Data section:
-=-=-
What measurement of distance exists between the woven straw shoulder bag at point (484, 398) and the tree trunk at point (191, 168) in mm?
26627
-=-=-
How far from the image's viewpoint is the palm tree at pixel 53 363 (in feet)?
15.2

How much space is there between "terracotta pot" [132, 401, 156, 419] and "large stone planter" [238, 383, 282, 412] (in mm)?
-=-=-
Task statement:
Rewrite the stretch of the data from the line containing "How far from" through the line containing "How much space", swapping "palm tree" for "olive tree" and keeping everything else the same.

Task output:
How far from the image's viewpoint is the olive tree at pixel 53 363 (in feet)?
15.2

How much space is there between "terracotta pot" [132, 401, 156, 419] and "large stone planter" [238, 383, 282, 412] (in mm)?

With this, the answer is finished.